Having established that the Old Testament Satan was a prosecutor in God’s court, we turn to Jesus. As Mark Bennett has previously pointed out, Jesus was a defense lawyer.
In the book of John, a woman is set upon by an angry mob and in jeopardy of being stoned to death. When pressed by the Pharisees, Jesus says, “Let he who is without sin cast the first stone.” Jesus then turns and begins writing something in the dirt. He was likely writing the names of those members of the mob he recognized as sinners. Whatever it was, it worked, and “When the accusers heard this, they slipped away one by one, beginning with the oldest, until only Jesus was left in the middle of the crowd with the woman.”
Legendary Texas defense lawyer, Stuart Kinard, echoed this sentiment and is often quoted as saying, the function of the defense is “protecting the Lord’s children who have fallen short of perfection from the wrath of those who believe they have attained it.”
So there you have it. Satan was a prosecutor and Jesus was a defense lawyer.
But why am I writing this? Do I think that prosecutors are evil? Of course not. In fact most prosecutors I know are decent, professional people trying to do a job. I never have been a prosecutor, and I never could be. But that doesn’t mean prosecutors are the devil. I suppose the point I’m trying to make is that I’m a little tired of the way our culture glorifies law enforcement and prosecutors while demonizing the defense—as though the defense lawyer himself is a snake or a criminal. How did Nancy Grace and her perpetual sneer end up in so many living rooms?

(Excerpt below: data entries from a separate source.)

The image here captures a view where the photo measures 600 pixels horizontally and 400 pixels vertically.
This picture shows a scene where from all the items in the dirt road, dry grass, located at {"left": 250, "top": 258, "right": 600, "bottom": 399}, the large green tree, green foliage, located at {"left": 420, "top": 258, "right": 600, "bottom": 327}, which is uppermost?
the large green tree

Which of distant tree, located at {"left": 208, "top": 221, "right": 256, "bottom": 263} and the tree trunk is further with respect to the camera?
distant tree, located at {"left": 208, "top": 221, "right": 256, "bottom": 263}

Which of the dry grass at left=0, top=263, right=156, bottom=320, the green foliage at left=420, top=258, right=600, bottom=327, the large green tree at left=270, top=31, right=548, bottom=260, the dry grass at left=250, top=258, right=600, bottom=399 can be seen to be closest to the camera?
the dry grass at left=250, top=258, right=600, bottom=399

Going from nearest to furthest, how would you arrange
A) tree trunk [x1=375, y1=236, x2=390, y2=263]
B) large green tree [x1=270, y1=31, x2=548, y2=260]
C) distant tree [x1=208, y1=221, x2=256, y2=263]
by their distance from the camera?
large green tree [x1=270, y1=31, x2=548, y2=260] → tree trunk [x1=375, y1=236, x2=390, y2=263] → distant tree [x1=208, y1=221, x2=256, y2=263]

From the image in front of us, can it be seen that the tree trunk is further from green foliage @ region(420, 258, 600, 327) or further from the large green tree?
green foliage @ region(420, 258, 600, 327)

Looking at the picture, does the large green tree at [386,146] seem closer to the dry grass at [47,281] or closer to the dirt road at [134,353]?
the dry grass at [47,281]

It shows up in less insidious ways as well. People often ask me something that sounds like “How can you defend those people?” or “Don’t you care if your client is guilty?” I’ll leave the answers to those questions for another time, but the fact remains: the conversation has changed and defense lawyers are seen as, at least to some extent, outsiders in today’s society.
Whatever happened to the defense lawyer as a hero? What about Atticus Finch, Matlock, and the Public Defender comics? When did the culture change and why?
 See Lawrence J. Epstein, The Basic Beliefs of Judaism: A Twenty-first-Century Guide to a Timeless Tradition 67 (2013).
 1 Chronicles 21:1; Job 1:6-12; Job 2:1-7; Zechariah 3:1-2.
 The reference in 1 Chronicles refers to Satan without the use of the definite article ha. This was likely a clerical oversight.
 Lawrence at 67.
 “Lord, you are the hope of Israel; all who forsake you will be put to shame. Those who turn away from you will be written in the dust because they have forsaken the Lord, the spring of living water.” Jeremiah 17:13.